Given data:
++++++

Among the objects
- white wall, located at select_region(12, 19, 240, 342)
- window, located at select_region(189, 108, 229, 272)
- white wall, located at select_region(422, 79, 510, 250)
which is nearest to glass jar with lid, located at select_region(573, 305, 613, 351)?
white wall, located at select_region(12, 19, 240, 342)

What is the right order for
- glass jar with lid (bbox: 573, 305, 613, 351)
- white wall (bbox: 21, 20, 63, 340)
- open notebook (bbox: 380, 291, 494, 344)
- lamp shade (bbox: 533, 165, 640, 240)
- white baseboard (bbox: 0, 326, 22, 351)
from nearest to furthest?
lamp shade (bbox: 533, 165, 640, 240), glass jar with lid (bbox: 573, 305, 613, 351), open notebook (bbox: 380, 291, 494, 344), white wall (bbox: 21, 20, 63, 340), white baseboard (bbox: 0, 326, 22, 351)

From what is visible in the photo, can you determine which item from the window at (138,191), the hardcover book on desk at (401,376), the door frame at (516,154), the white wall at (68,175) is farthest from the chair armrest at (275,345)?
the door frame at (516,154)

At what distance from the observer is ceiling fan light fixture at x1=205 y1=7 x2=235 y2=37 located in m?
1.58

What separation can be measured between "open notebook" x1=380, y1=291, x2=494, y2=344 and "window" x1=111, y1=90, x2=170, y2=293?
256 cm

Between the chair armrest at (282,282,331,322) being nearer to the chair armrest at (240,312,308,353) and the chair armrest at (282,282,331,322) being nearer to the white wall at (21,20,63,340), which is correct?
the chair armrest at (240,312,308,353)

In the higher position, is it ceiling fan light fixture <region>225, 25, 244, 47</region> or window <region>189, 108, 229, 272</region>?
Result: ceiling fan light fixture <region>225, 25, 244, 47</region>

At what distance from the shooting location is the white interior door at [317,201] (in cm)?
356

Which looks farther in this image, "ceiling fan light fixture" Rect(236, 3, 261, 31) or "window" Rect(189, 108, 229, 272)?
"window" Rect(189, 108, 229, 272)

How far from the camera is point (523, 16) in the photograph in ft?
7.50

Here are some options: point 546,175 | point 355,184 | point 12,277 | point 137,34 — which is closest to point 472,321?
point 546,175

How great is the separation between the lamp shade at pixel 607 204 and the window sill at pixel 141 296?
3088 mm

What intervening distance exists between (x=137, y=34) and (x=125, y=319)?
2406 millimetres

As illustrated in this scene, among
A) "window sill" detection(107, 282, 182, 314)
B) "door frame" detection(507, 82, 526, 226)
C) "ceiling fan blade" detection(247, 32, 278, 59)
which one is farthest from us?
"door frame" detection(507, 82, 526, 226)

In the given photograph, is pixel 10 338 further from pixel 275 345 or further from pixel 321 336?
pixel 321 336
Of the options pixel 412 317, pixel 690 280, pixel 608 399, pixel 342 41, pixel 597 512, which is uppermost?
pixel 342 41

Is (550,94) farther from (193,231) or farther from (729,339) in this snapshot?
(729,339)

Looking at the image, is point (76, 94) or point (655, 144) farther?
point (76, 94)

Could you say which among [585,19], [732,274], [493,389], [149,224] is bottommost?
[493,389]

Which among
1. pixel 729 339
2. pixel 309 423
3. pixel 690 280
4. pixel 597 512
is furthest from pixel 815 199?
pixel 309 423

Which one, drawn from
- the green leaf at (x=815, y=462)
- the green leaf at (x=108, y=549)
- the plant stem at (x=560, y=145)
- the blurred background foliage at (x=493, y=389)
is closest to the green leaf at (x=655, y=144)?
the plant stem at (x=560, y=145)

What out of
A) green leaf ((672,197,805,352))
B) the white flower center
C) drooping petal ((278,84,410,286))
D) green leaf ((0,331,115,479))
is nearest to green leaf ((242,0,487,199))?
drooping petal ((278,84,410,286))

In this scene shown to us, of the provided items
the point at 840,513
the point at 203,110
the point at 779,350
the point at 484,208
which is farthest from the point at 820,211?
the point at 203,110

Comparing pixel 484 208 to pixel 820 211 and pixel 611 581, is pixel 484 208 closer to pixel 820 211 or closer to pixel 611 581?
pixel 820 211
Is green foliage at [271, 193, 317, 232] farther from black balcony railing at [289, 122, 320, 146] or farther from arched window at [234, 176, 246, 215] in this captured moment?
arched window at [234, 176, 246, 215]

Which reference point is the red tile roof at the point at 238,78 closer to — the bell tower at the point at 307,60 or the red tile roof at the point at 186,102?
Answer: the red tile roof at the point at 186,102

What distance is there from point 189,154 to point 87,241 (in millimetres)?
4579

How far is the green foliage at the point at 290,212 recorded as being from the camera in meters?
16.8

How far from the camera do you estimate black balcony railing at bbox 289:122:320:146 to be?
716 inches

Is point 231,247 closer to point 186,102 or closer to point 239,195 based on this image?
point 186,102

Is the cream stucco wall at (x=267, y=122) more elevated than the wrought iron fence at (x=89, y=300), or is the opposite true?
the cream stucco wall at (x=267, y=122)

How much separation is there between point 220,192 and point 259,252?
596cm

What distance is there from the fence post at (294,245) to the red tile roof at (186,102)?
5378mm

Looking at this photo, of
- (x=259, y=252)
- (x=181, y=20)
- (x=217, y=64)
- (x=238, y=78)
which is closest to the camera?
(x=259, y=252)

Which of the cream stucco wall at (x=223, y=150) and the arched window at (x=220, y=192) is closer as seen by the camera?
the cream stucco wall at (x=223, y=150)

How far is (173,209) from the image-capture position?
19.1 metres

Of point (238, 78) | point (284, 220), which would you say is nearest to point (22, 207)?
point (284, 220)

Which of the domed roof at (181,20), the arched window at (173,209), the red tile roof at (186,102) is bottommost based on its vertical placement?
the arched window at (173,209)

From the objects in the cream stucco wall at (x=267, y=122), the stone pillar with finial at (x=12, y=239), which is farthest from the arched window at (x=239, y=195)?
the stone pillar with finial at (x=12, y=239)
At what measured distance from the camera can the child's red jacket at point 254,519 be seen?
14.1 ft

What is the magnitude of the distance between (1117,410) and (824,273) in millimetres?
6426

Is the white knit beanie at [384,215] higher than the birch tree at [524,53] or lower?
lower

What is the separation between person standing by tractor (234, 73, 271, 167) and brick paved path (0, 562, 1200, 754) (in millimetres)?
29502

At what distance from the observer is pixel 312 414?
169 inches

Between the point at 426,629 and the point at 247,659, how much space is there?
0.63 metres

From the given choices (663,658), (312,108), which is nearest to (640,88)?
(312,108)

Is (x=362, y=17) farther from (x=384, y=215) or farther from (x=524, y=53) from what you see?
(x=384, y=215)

++++++

Written task: Begin at the line that has "From the given" and stop after the last of the records. Write those lines out again, replacing "nearest" with "closest" and leaving everything else unchanged.

The output:
From the given choices (663,658), (312,108), which is closest to (640,88)?
(312,108)

Is (x=362, y=17) farther from (x=384, y=215) or farther from (x=524, y=53) from what you see?
(x=384, y=215)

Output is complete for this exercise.